# Registros extraídos
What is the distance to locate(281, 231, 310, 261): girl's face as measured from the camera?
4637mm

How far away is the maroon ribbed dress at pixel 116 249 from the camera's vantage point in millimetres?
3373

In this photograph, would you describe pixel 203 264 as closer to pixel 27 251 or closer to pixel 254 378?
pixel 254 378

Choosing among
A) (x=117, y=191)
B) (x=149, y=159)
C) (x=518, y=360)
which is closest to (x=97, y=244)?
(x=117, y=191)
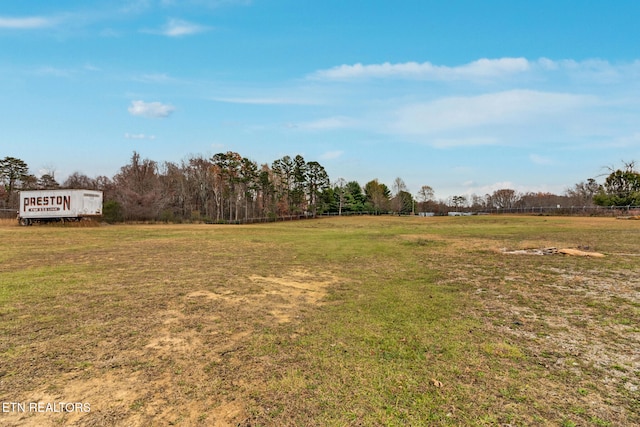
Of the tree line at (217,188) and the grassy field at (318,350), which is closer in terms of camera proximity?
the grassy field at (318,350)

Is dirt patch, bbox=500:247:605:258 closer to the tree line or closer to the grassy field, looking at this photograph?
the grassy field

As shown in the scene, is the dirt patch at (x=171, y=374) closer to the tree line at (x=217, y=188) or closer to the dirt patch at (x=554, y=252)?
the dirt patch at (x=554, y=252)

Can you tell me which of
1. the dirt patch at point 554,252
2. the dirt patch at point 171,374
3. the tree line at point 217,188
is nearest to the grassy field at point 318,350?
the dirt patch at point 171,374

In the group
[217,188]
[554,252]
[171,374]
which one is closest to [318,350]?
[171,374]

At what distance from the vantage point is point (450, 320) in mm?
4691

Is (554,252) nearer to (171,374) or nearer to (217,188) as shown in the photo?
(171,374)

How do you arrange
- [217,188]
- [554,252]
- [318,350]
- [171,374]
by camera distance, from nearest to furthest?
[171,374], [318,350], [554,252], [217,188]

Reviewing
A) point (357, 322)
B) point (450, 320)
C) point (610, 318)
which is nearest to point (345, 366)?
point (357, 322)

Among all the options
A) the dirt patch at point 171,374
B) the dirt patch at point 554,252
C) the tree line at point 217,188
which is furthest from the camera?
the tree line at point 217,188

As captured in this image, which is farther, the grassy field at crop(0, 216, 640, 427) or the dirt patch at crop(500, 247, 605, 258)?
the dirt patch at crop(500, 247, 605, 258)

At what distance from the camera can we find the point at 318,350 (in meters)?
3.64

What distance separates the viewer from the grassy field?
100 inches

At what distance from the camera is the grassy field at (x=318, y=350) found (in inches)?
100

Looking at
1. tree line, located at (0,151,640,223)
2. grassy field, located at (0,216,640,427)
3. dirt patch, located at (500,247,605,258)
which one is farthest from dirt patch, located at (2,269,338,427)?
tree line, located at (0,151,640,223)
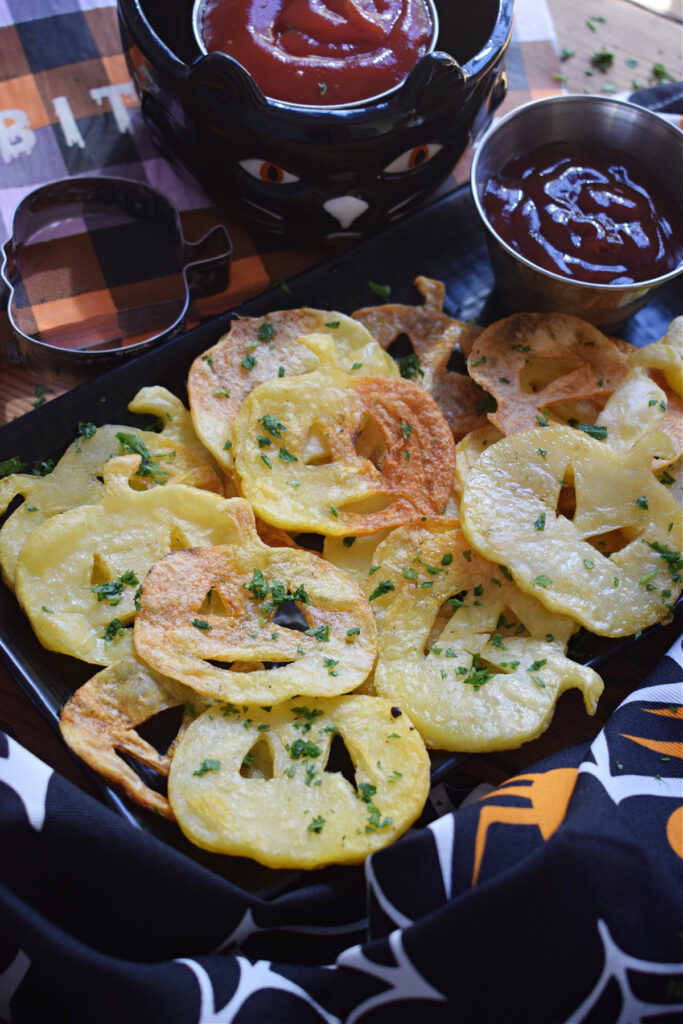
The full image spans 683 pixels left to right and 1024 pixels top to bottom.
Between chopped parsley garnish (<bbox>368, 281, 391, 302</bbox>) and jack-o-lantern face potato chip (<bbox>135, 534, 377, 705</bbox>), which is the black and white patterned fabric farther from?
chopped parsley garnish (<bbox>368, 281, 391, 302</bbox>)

---

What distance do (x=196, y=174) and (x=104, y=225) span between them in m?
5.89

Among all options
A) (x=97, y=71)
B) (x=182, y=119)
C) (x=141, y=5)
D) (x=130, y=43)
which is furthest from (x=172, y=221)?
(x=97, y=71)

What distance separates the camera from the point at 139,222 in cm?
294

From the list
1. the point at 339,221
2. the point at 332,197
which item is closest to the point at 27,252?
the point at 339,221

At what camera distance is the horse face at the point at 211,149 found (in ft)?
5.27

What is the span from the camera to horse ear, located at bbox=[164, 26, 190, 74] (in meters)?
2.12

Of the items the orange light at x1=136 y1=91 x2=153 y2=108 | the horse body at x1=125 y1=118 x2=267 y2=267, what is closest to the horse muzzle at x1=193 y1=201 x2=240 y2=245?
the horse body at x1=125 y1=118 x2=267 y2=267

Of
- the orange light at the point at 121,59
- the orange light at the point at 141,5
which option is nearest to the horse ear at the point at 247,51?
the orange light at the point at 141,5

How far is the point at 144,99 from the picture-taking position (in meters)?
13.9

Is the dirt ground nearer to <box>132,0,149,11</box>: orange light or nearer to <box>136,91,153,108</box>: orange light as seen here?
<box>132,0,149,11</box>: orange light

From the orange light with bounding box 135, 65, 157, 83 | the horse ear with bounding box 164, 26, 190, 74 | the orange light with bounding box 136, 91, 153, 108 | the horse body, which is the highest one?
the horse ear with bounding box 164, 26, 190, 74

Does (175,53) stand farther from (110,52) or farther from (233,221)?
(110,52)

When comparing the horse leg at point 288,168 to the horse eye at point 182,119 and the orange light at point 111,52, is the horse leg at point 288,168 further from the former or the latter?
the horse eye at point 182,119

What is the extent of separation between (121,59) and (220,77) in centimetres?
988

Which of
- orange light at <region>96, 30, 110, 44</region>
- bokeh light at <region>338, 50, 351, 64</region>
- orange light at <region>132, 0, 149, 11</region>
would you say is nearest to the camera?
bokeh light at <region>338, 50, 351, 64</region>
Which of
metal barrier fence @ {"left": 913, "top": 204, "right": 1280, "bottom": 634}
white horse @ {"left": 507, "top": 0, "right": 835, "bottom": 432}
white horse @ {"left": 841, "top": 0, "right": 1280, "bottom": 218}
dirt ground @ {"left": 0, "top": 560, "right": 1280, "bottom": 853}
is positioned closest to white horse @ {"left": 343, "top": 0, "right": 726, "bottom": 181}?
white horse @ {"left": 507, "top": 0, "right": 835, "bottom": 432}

# O que fazer
Reúna todas as linhas das entradas acima que contêm a palavra "nearest". Diferencie maiúsculas de minúsculas.

# Resposta
is nearest to the grassy field at point 318,350?
by camera distance, from nearest to furthest?
which is nearest to point (345, 366)?
which option is nearest to the horse ear at the point at 247,51?
would you say is nearest to the camera?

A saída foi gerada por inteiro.